Looking very uncomfortable, Kasim followed Xanthippe to a small hut. A hunched old man with a bald head and a face like an dyspeptic monkey greeted them with, "Hello, and welcome to Kwikee-mart! Oh, you're new here, aren't you?"
"Yep! I'm Xanthippe. You're an alchemist. You sure smell like one."
"I sell potions and salves. You may buy some, but don't make a habit of coming here! My studies constantly require my attention."
"Do you sell licorice?"
Alkor looked at her strangely. "How did you know?"
"Alchemical union bylaws, no. 310."
"Dammit. I will sell you some if you promise not to tell anyone."
"You will give me some, if I promise not to tell anyone."
"It is a deal. Now, I can get rid of the filthy stuff. It attracts brats. See? It has attracted one already, and it is not even noon today!"
Xanthippe didn't meet anyone else special that day. Some of the townspeople mentioned a woman on the southern docks, armed with strange weapons, but when Xanthippe went to look, there was no such person there.
The jungle outside was frightening; you could stand there and watch it pulling the nearby buildings apart. Very few animals were in the green, just vines, twining roots, and huge leaves that blocked out the sun. The dockside was protected by a power dome built into their pyramid, but the spell was old and no one had upgraded it for centuries. A lot of progress had been made in protection spells since then, but that wouldn't do them any good now. Unless the dome could be strengthened, Xanthippe had a definite time limit for invading the city and killing Mephisto.

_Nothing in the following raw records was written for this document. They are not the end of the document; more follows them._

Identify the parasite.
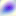

Toxoplasma gondii.

400x magnification. Photomicrograph.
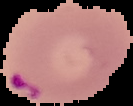 Image is 133×106 pixels. The area outside the segmented cell region is set to black. Result: Plasmodium parasites detected. From a thin blood film.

Outside of town, Xanthippe and Kasim saw a strange man walking into the jungle. Wearing a long, fully concealing robe with a hood pulled over his face, he sure didn't look local. There was only one way to find out, so Xanthippe took matters into her own hands, and drove the butt of her bardiche into the trailing edge of his robe. "Oh, sorry! Was this yours?" The guy kept walking, his feet shuffling in the mud. Whoever he was, he wasn't very bright. "Peekaboo, I see you!" she said, lifting the hood to look underneath at his face.
His eyes were yellow, with slit pupils. His skin looked like a mask that was rotting away, with red scales underneath. And there was a glowing red spot *inside* his forehead. The eyes focused on her; they were proud, utterly cold, and completely indifferent. The cloaked thing disappeared in a puff of brimstone; four small, fleshy things appeared and attacked. After they'd killed them, Xanthippe turned to Kasim.
"You know, I think that was our boy."
"Was he scary beyond all reason?" Kasim asked.
"Yep. Think he stowed away with us?"
"How else could he have gotten here?"
"Good point. Unless he's just zapping around. Wonder why he didn't kill us?"
"Maybe he would have if you'd looked under his robe and said, 'I see England, I see France, I see Diablo's underpants.'"
"Do demon lords wear underpants? Boxers or briefs?"
"I don't think you'd want to get to know a demon lord that well."
"True." Xanthippe looked into the jungle. "I wonder where Baal is?"
Kasim shrugged. "We'll find out."
The jungle had mosquitoes three feet long, walking tree trunks, and tiny little men with teeth half the size of their bodies. They made cute little squeaky noises as you killed them. In a couple of sections, giant spiders had built huge communal webs. There are such things as social spiders; they are very small, and need numbers to prey on the large insects of the jungle. But these spiders were gigantic: even the babies were the size of tarantulas, and the adults could prey on people. Inside the cavernous webs of one group, Xanthippe found a small jade statue of a proud barbarian. Another held a shining chest full of gold and magic, and an odd thing - a small sculpture of a human eye, with a red iris.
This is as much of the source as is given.